SUPPLIED TEXT:
┌────────
This works as it's supposed to. But as soon as I ommit the second _waitms() the compiler thinks he's smart and that the two accesses to ctrl.currI must have the same value so that hi and lo are the same and can be optimized into a single variable. The compiled code is:
mov arg01, #1
call #__system___waitms ' first _waitms()
wrpin ##1048624, #8
waitx ##400000 ' first _waitx()
add ptr__dat__, ##74320
rdlong local01, ptr__dat__ ' first read of ctrl.currI
wrpin ##1081392, #8
waitx ##400000 ' second _waitx()
add ptr__dat__, #40
rdlong arg01, ptr__dat__ ' read of ccog
sub ptr__dat__, ##74360 ' second read of ctrl.currI is optimized away!
cogstop arg01
mov arg02, ##1146928
wrpin ##1146928, #8
mov arg01, local01 ' should be hi-lo
sub arg01, local01 ' but compiles to lo-lo !
The call to _waitms() seems to act as some sort of "clear optimization cache" command. Same for printf() and the like. This makes debugging very unpredictable. As soon as I remove the debug output the behaviour of the program changes. I'm almost sure this is my fault. But it would be really helpful if I knew how to avoid that.
(@ersmith I can send you the complete project if you need it)
I thought volatile is exactly meant for that purpose. But currently, it has no effect at all. I wonder how all my other programs work at all. Things like mailboxes used by at least two cogs are very common with the Propeller. There should be a safe way to implement them without guessing about the optimisations.
There's also a flag to disable these memory optimizations outright ...
The optimising options are in the "general.md" file. Read the section on "Per-function control." I only just now realised Eric had given me help via this mechanism to force using the full assembler on a per-function basis in my 4-bit SD card driver code.
Disclaimer: It's not my job to develop a compiler so I might be a little too naive. In reality it's probably a lot harder than I think so please take the following as suggestions from a somewhat ignorant outsider...
Optimisations are a good thing in general but the compiler shouldn't try to be smarter than the programmer. IMHO, it shouldn't try to optimize away whole lines of code. If the programmer wrote a specific statement then it's most likely there for a reason. Example
It's totally OK to not fetch the pointer again and keep it in a register. It's also OK to extract common subexpressions like (c+d). If there is no write in between then they most likely don't change. But the final read of myStruct.a and .b should always happen even if the compiler thinks that they have the same value. If I write two lines of code then I want it that way. And if it's not fully optimized it's my fault and/or intention.
└────────
DATA LINES:
┌────────
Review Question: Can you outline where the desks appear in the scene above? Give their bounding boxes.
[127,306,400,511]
└────────
PROBLEMS TO SOLVE:
1. In the compiler-optimization thread, rewrite everything from "(@ersmith I can" down to "about the optimisations.", swapping "mailboxes" for "shared buffers".
2. Write what comes next in the compiler-optimization thread, picking up after its last sentence.

EXERCISE RESPONSES:
1.
(@ersmith I can send you the complete project if you need it)
I thought volatile is exactly meant for that purpose. But currently, it has no effect at all. I wonder how all my other programs work at all. Things like shared buffers used by at least two cogs are very common with the Propeller. There should be a safe way to implement them without guessing about the optimisations.

2.
I know... Changing the optimization strategies is probably not a good idea because it might introduce new bugs and cause a lot of work. Maybe it's easier to implement the volatile tag.
For now, I solved the problem by extracting the waitx() and the ctrl->currI read access into a seperate function and switching off optimization locally.
This works but interestingly also switches off small method inlining. Without the attribute the two calls to the functions get inlined as two waitx() and rdlong instruction (of which the second gets optimized away).
A lot of the problem here is that there's no distinction between code you explitly wrote a certain way and code that comes to be through macros/inlining or as a result of other optimizations. Going aggressive on deleting RDLONG instructions is really valueable because it's extremely slow (even moreso in hubexec).
If you want to control code exactly, just use ASM, it's better for that.
Come on! I know, ASM ist best when you want exact timing, exact memory and registerlayout and optimum performance. I enjoy programming in assembler as long as it's closely connected to the hardware and the code size remains managable. But it is also very time consuming and error prone. The whole purpose of a compiler is to not being forced to use assembler for everything. Especially for larger projects I prefer high level languages because it makes everything much more readable. Ok, C is not the best choice, probably...
I don't want to argue, you can't please everybody. If there's a workaround I'm happy. But it's one of those reasons why the Propeller is not so commonly used. It's very special. Everybody else uses C and "volatile".
@ersmith said:
I would use mostly temporary labels (like .x and .y) in the __asm. Another good solution would be the one I think you've already found, to enclose the assembly code in a module.
Well, I could declare ALL labels locally except for the entry point which has to be visible to the C code.
That's what I meant.
I've found that there are DAT section namespaces in Spin2 ("%namesp x"). Are they available in Spin style assembler sections?
Unfortunately those aren't hooked up to C or BASIC yet. Probably they could be made to work without too much effort, I'll look at it when I get the chance.
But I think a seperate Spin2 file is the better solution because of the syntax highlighting. Spin style comments and constants ($ABCD) always look ugly inside C files. The only drawback is I can't use C style #defines in the Spin2 modules. So I have to use two seperate include files for my global constants like pin numbers.
I agree with you that a seperate Spin2 file is probably the best solution. I'm not sure what problem you're having with C style #define in Spin2; simple #define (enough to define constants like pin numbers) should work, although macros with parameters won't.
@ManAtWork said:
I don't want to argue, you can't please everybody. If there's a workaround I'm happy. But it's one of those reasons why the Propeller is not so commonly used. It's very special. Everybody else uses C and "volatile".
I don't want too argue either, I'm just not in a position right now to implement correct volatile handling or the explicit fence intrinsic I suggested earlier.
Implementing volatile is slightly tricky, because we'll have to somehow propagate the variable information down into the registers that hold the addresses and keep track of it everywhere. In principle this is do-able, but getting all of the cases right is likely to be tricky, we'll probably miss some.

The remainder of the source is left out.